**Aim**
Transcribe the stretch from "Produces rows from" through "with this operator." in the explain plan operators page below.

**Selected text**
# Explain plan operators Materialize offers several output formats for [`EXPLAIN PLAN`](/sql/explain-plan/) and debugging. LIR plans as rendered in [`mz_introspection.mz_lir_mapping`](../../reference/system-catalog/mz_introspection/#mz_lir_mapping) are deliberately succinct, while the plans in other formats give more detail. The decorrelated and optimized plans from `EXPLAIN DECORRELATED PLAN FOR ...`, `EXPLAIN LOCALLY OPTIMIZED PLAN FOR ...`, and `EXPLAIN OPTIMIZED PLAN FOR ...` are in a mid-level representation that is closer to LIR than SQL. The raw plans from `EXPLAIN RAW PLAN FOR ...` are closer to SQL (and therefore less indicative of how the query will actually run). **In fully optimized physical (LIR) plans (Default):** The following table lists the operators that are available in the LIR plan. - For those operators that require memory to maintain intermediate state, **Uses memory** is marked with **Yes**. - For those operators that expand the data size (either rows or columns), **Can increase data size** is marked with **Yes**.| Operator | Description | Example | | --- | --- | --- | | **Constant** | Always produces the same collection of rows. **Can increase data size:** No **Uses memory:** No | →Constant (2 rows) | | **Stream, Arranged, Index Lookup, Read** |

Produces rows from either an existing relation (source/view/materialized view/table) or from a previous CTE in the same plan. A parent Fused Map/Filter/Project operator can combine with this operator.

**Recorded information**
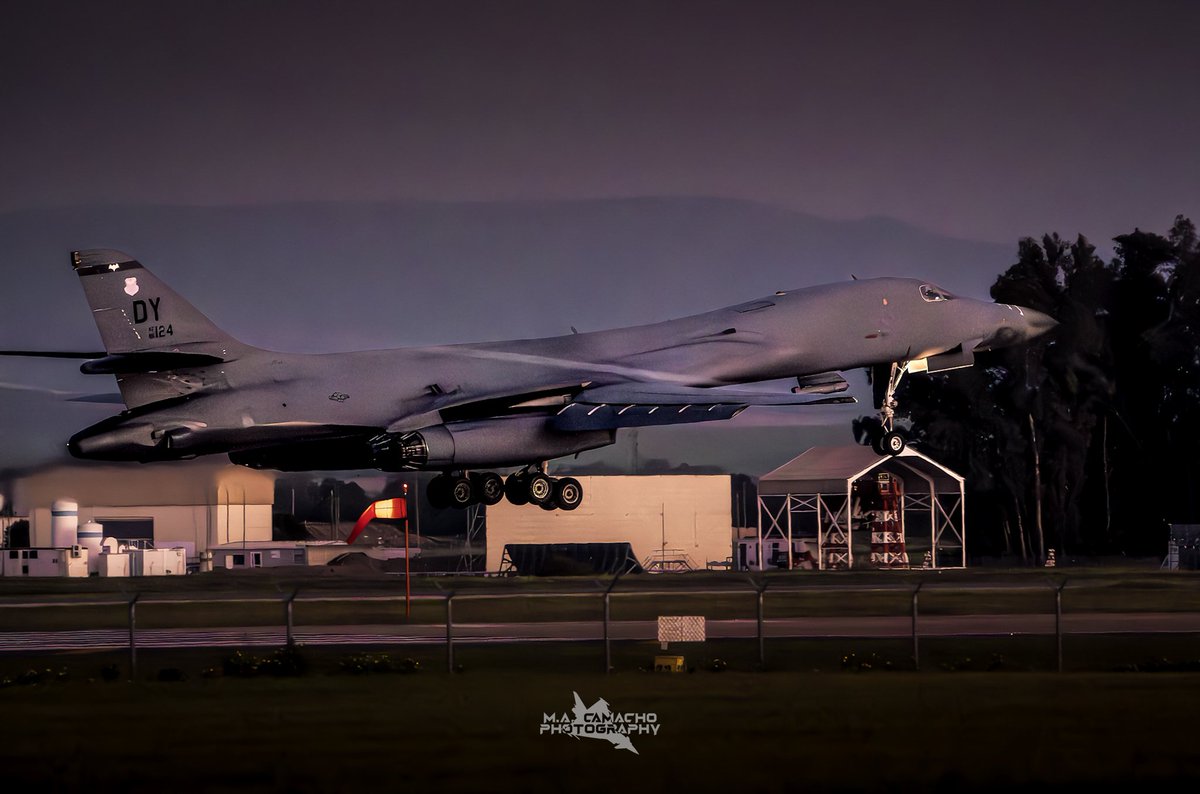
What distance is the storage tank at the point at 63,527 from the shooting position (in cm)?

==

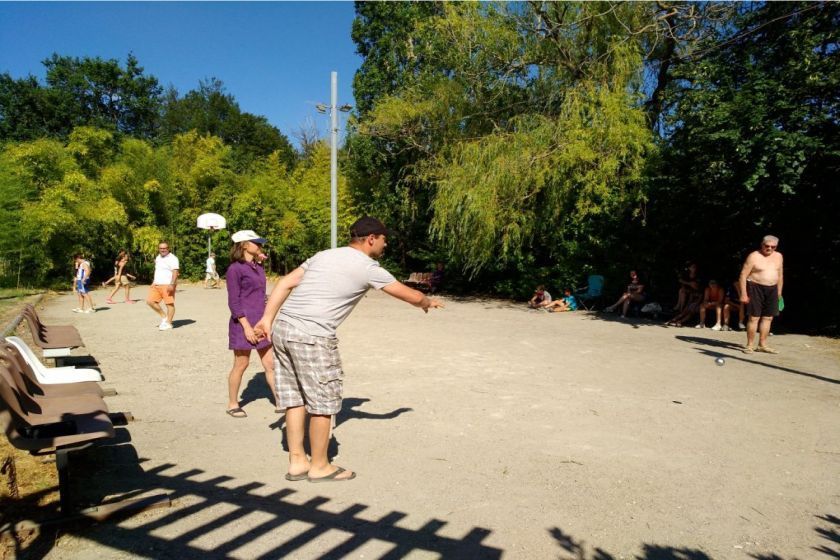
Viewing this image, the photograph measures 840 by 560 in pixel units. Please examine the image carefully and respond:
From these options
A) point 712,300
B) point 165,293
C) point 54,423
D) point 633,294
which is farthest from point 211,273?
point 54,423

* * *

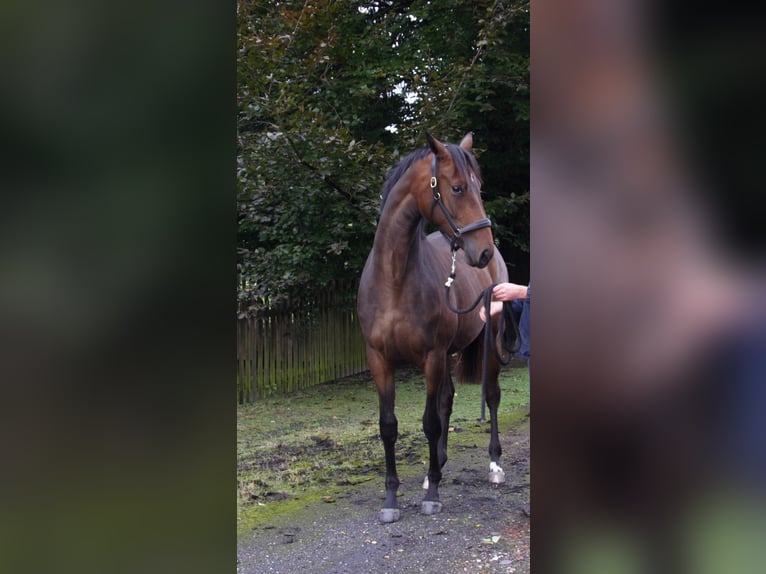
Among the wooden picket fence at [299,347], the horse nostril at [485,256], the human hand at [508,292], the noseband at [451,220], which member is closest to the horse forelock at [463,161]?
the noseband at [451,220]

**Correct response**
Produces rows from either an existing relation (source/view/materialized view/table) or from a previous CTE in the same plan. A parent Fused Map/Filter/Project operator can combine with this operator.